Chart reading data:
--- START ---

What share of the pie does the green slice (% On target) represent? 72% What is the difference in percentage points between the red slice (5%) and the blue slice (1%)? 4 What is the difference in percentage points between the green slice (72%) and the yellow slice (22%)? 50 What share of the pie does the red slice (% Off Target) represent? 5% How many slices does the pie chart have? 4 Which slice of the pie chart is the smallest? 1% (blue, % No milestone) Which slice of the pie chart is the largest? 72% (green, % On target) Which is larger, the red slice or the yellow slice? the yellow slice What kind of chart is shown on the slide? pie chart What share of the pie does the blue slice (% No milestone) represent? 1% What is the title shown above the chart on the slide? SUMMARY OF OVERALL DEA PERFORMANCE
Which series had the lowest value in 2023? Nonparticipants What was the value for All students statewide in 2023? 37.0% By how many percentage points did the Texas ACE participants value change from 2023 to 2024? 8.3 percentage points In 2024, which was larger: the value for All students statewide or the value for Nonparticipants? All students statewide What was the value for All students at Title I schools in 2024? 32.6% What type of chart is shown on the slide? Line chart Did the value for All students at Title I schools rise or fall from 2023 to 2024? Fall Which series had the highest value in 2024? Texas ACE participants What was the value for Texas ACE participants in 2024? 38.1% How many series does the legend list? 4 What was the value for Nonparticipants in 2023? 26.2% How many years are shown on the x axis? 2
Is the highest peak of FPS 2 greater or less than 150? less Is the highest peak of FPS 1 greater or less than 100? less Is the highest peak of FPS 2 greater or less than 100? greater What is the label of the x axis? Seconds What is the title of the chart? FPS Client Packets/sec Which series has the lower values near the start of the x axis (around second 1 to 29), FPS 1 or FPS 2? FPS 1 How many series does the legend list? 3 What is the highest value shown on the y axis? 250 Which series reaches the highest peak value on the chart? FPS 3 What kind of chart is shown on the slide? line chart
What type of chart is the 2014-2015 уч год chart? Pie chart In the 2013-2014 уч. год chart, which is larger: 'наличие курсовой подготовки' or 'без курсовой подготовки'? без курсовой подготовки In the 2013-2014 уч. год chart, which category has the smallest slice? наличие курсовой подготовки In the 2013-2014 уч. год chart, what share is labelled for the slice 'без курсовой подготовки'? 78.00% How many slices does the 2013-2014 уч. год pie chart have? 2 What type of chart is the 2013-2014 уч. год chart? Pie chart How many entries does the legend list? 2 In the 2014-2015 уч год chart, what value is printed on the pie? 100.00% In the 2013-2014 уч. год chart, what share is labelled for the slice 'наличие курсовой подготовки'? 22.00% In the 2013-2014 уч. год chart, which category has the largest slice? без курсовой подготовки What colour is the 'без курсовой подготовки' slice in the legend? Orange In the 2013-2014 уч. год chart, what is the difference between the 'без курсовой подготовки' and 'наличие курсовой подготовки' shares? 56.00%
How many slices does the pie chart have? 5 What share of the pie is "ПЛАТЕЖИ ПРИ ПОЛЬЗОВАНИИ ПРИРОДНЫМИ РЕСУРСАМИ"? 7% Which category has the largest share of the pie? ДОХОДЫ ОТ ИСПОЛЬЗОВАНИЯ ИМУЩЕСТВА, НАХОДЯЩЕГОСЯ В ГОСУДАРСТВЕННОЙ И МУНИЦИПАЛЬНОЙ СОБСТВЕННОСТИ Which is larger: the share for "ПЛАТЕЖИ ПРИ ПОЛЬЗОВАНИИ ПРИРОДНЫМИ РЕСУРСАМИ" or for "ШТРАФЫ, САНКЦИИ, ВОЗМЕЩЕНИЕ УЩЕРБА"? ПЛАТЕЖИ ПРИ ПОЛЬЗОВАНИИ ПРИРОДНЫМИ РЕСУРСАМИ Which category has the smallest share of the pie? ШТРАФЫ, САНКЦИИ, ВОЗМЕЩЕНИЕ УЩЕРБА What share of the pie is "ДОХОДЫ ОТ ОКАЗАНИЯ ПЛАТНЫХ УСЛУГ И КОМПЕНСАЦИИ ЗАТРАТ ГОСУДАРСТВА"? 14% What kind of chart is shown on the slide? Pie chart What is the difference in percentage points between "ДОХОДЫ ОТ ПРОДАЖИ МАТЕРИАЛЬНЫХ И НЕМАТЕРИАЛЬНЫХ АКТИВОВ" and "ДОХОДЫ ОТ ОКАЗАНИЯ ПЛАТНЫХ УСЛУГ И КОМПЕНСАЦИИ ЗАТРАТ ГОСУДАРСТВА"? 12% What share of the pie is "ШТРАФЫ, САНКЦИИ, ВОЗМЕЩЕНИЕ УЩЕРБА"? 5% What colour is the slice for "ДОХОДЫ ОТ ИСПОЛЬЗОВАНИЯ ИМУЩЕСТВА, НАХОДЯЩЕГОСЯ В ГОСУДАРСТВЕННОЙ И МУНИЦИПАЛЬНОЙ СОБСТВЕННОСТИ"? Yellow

--- END ---

TASK BRIEF: Pull out every line of the data that contains the string "less". Case matters.

EXPECTED ANSWER:
Is the highest peak of FPS 2 greater or less than 150? less Is the highest peak of FPS 1 greater or less than 100? less Is the highest peak of FPS 2 greater or less than 100? greater What is the label of the x axis? Seconds What is the title of the chart? FPS Client Packets/sec Which series has the lower values near the start of the x axis (around second 1 to 29), FPS 1 or FPS 2? FPS 1 How many series does the legend list? 3 What is the highest value shown on the y axis? 250 Which series reaches the highest peak value on the chart? FPS 3 What kind of chart is shown on the slide? line chart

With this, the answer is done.